In line with the global success of immunization, Senegal achieved impressive progress in childhood immunization program. However, immunization coverage is often below the national and international targets and even not equally distributed across the country. The objective of this study is to estimate the full immunization coverage across the geographic regions and identify the potential factors of full immunization coverage among the Senegalese children. : Nationally representative dataset extracted from the latest Continuous Senegal Demographic and Health Survey 2017 was used for this analysis. Descriptive statistics such as the frequency with percentage and multivariable logistic regression models were constructed and results were presented in terms of adjusted odds ratio (AOR) with a 95% confidence interval (CI). Overall, 70.96% of Senegalese children aged between 12 to 36 months were fully immunized and the coverage was higher in urban areas (76.51%), west ecological zone (80.0%), and among serer ethnic groups (77.24%). Full immunization coverage rate was almost the same between male and female children, and slightly higher among the children who were born at any health care facility (74.01%). Children who lived in the western zone of Senegal were 1.66 times (CI: 1.25-2.21; = 0.001) and the children of Serer ethnic groups were 1.43 times (CI: 1.09-1.88; = 0.011) more likely to be fully immunized than the children living in the southern zone and from the Poular ethnic group. In addition, children who were born at health facilities were more likely to be fully immunized than those who were born at home (AOR = 1.47; CI: 1.20-1.80; < 0.001), and mothers with recommended antenatal care (ANC) (4 and more) visits during pregnancy were more likely to have their children fully immunized than those mother with no ANC visits (AOR: 2.06 CI: 1.19-3.57; = 0.010). Immunization coverage was found suboptimal by type of vaccines and across ethnic groups and regions of Senegal. Immunization program should be designed targeting low performing areas and emphasize on promoting equal access to education, decision-making, encouraging institutional deliveries, and scaling up the use of antenatal and postnatal care which may significantly improve the rate full immunization coverage in Senegal.

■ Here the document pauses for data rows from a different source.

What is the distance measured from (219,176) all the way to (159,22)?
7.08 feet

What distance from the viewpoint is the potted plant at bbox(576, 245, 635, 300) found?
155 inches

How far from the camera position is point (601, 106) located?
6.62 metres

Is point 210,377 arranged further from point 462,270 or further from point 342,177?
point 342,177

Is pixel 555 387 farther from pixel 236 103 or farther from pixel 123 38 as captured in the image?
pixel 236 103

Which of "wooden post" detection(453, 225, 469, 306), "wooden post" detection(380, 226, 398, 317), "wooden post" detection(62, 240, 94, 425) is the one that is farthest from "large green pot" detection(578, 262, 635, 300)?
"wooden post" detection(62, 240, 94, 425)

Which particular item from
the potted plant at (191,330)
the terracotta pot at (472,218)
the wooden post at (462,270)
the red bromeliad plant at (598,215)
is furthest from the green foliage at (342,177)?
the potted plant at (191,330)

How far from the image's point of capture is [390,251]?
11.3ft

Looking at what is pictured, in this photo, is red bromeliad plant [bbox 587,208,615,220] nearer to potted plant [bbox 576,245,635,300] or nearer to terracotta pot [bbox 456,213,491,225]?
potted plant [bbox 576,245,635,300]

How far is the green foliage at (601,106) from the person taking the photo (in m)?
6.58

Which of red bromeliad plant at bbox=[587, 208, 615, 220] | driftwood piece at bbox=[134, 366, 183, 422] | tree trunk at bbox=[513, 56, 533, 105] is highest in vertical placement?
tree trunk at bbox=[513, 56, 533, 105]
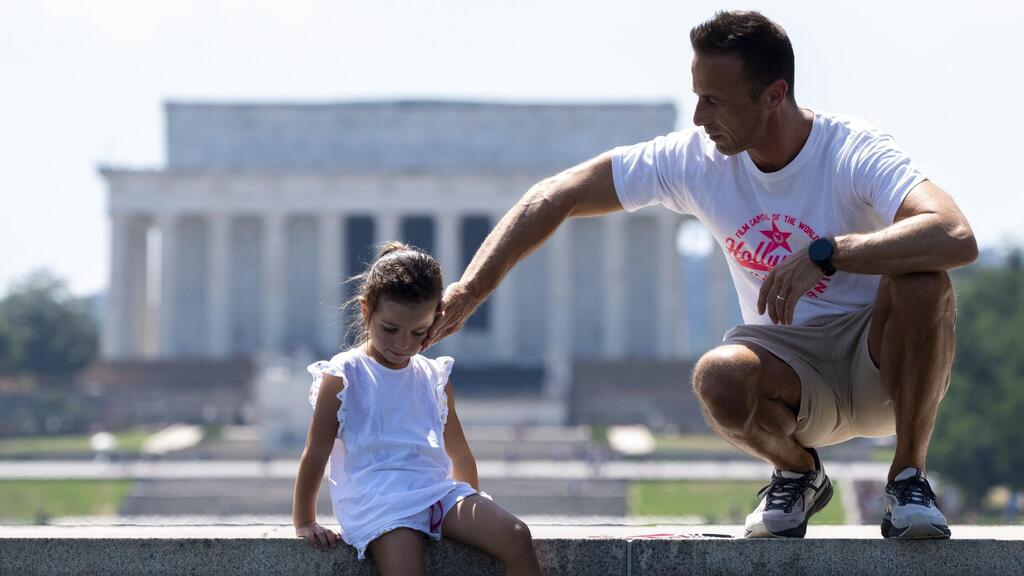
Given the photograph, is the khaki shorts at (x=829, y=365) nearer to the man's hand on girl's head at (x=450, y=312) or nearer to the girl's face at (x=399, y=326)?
the man's hand on girl's head at (x=450, y=312)

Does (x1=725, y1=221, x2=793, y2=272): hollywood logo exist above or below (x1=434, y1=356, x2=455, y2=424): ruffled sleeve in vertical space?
above

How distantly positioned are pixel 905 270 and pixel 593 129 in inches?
2849

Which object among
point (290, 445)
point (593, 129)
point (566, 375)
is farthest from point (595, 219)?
point (290, 445)

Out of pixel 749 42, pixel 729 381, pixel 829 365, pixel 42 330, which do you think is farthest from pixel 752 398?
pixel 42 330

与全球免疫成功保持一致,塞内加尔在儿童免疫规划方面取得了显著进展。然而,免疫接种覆盖率往往低于国家和国际目标,甚至在全国范围内分布不均。本研究的目的是评估整个地理区域的完全免疫覆盖率,并确定塞内加尔儿童完全免疫覆盖率的潜在因素。本分析使用了来自最新的 2017 年连续塞内加尔人口与健康调查的全国代表性数据集。构建了描述性统计数据,如频率百分比和多变量逻辑回归模型,并以调整后的优势比 (AOR) 和 95%置信区间 (CI) 表示结果。总体而言,12 至 36 个月大的塞内加尔儿童中有 70.96%完全免疫接种,城市地区(76.51%)、西部生态区(80.0%)和塞雷尔族群体(77.24%)的覆盖率较高。男童和女童的完全免疫接种率几乎相同,在任何医疗保健机构出生的儿童中略高(74.01%)。生活在塞内加尔西部的儿童被完全免疫的可能性是生活在南部地区的儿童的 1.66 倍(CI:1.25-2.21; = 0.001),塞雷尔族群体的儿童是生活在南部地区的儿童的 1.43 倍(CI:1.09-1.88; = 0.011)。此外,在卫生机构出生的儿童比在家中出生的儿童更有可能完全免疫接种(AOR=1.47;CI:1.20-1.80;<0.001),在怀孕期间接受推荐产前护理(ANC)(4 次或更多次)的母亲比没有 ANC 就诊的母亲更有可能让孩子完全免疫接种(AOR:2.06 CI:1.19-3.57; = 0.010)。按疫苗类型和塞内加尔族裔群体和地区来看,免疫接种覆盖率不理想。免疫规划应针对表现不佳的地区进行设计,并强调促进平等获得教育、决策、鼓励机构分娩以及扩大使用产前和产后护理,这可能会显著提高塞内加尔的完全免疫接种覆盖率。